Q: Can you talk and eat with intermaxillary fixation?
Speech is often possible but may be altered, especially with more rigid fixation. Eating typically shifts toward liquids or very soft foods because chewing is limited. The degree of limitation depends on whether fixation is rigid or elastic-guided.

Q: Is intermaxillary fixation safe?
It is a commonly used technique in maxillofacial care, but it has important safety considerations—especially related to airway access and nausea/vomiting risk. This is why patient selection, instructions, and monitoring matter. Safety planning varies by clinician and case.

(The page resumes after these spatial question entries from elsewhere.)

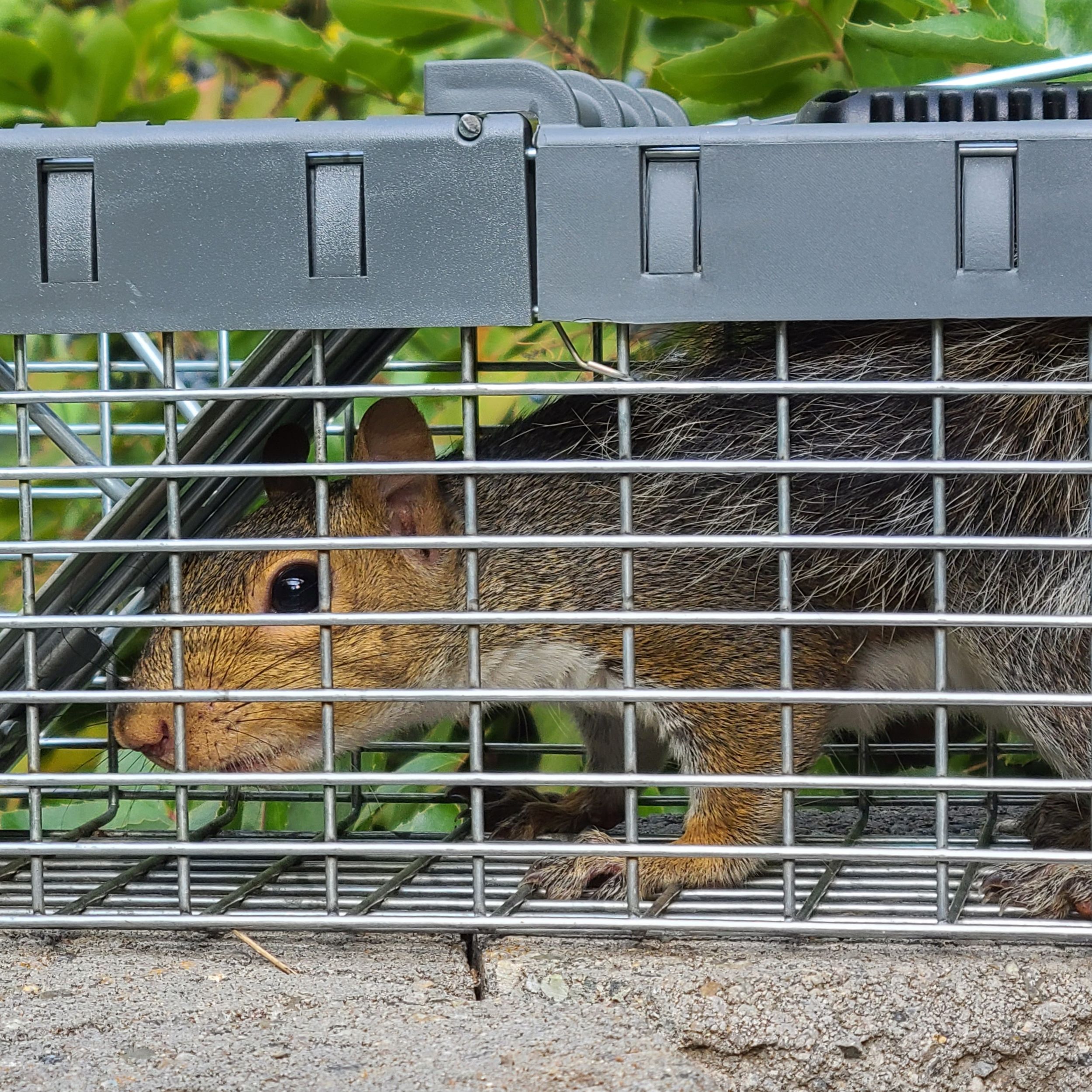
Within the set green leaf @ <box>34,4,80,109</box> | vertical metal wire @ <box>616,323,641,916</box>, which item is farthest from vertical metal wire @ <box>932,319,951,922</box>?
green leaf @ <box>34,4,80,109</box>

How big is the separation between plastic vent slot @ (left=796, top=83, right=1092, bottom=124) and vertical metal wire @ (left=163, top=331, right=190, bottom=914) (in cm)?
68

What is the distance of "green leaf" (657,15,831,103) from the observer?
1.98 metres

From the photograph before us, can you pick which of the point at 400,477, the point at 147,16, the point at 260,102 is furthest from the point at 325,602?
the point at 260,102

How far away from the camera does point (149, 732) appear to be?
176 cm

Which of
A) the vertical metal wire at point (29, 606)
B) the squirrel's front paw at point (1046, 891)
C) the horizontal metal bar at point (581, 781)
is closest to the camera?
the horizontal metal bar at point (581, 781)

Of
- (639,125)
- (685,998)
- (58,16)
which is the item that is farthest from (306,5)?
(685,998)

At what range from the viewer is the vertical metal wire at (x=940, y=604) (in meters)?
1.36

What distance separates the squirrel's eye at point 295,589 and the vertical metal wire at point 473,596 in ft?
1.48

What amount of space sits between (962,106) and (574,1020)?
3.10ft

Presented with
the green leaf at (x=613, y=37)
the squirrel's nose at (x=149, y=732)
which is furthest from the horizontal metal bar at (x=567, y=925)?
the green leaf at (x=613, y=37)

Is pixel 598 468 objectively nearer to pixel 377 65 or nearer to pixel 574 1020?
pixel 574 1020

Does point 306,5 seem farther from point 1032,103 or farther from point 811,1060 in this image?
point 811,1060

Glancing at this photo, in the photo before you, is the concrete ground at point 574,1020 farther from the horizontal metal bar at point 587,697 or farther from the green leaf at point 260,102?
the green leaf at point 260,102

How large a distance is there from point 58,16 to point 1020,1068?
71.7 inches
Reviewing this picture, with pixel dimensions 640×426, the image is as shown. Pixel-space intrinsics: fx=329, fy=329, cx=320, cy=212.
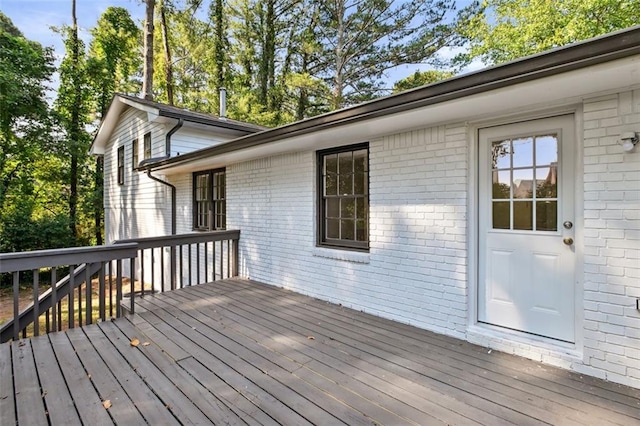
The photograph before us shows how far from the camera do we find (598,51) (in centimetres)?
187

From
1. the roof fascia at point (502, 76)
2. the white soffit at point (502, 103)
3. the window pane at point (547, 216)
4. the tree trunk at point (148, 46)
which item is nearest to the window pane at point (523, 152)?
the white soffit at point (502, 103)

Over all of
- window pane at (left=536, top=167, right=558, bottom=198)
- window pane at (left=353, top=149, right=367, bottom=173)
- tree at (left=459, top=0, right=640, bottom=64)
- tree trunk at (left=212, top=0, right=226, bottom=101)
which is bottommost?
window pane at (left=536, top=167, right=558, bottom=198)

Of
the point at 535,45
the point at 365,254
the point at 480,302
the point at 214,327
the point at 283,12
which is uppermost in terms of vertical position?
the point at 283,12

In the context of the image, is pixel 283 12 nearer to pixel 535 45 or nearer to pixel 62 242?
pixel 535 45

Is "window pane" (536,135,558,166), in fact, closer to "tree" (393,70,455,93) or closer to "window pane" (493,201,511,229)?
"window pane" (493,201,511,229)

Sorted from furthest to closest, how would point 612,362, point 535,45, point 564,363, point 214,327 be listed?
point 535,45
point 214,327
point 564,363
point 612,362

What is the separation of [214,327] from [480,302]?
276 cm

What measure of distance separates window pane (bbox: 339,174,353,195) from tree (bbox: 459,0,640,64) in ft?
32.5

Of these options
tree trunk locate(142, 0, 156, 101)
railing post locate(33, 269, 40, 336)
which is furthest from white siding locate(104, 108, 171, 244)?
railing post locate(33, 269, 40, 336)

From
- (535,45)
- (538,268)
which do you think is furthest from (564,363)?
(535,45)

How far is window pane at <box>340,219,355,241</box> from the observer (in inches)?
176

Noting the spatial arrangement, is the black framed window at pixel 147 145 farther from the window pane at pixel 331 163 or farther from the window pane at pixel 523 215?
the window pane at pixel 523 215

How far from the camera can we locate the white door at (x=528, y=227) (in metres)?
2.70

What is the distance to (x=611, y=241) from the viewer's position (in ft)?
7.90
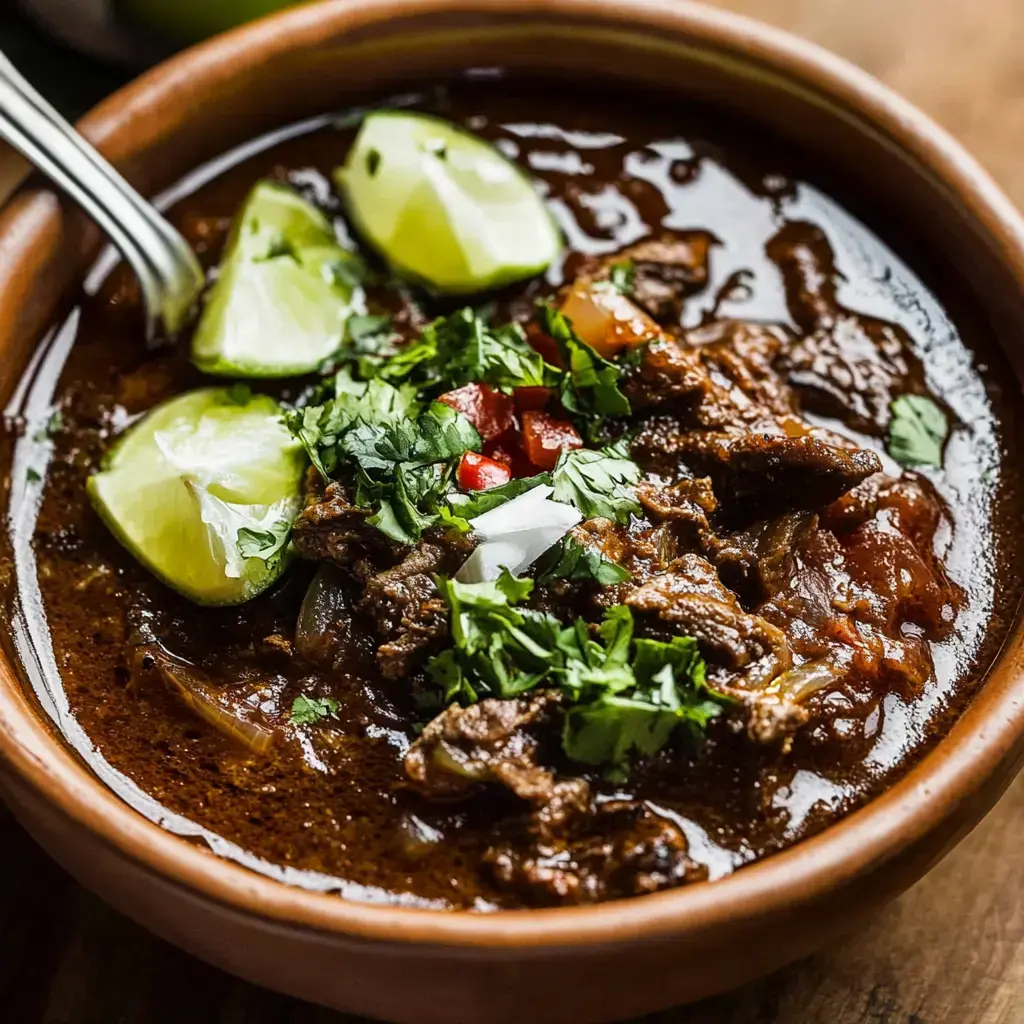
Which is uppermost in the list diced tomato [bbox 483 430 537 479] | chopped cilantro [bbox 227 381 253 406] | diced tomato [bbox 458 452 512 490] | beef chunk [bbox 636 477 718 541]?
beef chunk [bbox 636 477 718 541]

Q: What happens if a wire or elastic breaks?
Breakage or loosening can happen, depending on forces and materials. If fixation fails, occlusion control may be reduced and the hardware may irritate tissues. Patients are typically given instructions on what to do and who to contact if a problem occurs.

Q: Will intermaxillary fixation damage my teeth or gums?
It can irritate gums and soft tissues, and plaque control can be harder. Teeth that are already mobile or compromised may not be ideal anchorage points. Risk level depends on oral health, device type, and duration (varies by clinician and case).

Q: Does intermaxillary fixation replace the need for plates and screws?
Not necessarily. In some fractures, intermaxillary fixation may be part of treatment, while in others ORIF is preferred to stabilize bone directly and allow earlier jaw movement. Many treatment plans use a combination, depending on fracture pattern and goals.

Q: How much does intermaxillary fixation cost?
Costs vary widely by region, facility, anesthesia needs, device type (arch bars vs screw-based), and whether other procedures are performed at the same time. Insurance coverage and billing codes also vary. A treating office or hospital can provide case-specific estimates.

Q: What is recovery like after intermaxillary fixation is removed?
It is common to have temporary jaw stiffness and to need time to regain comfortable opening and chewing. Bite awareness may feel different at first as muscles readapt. Recovery pace varies by individual, duration of fixation, and whether other surgical repairs were performed.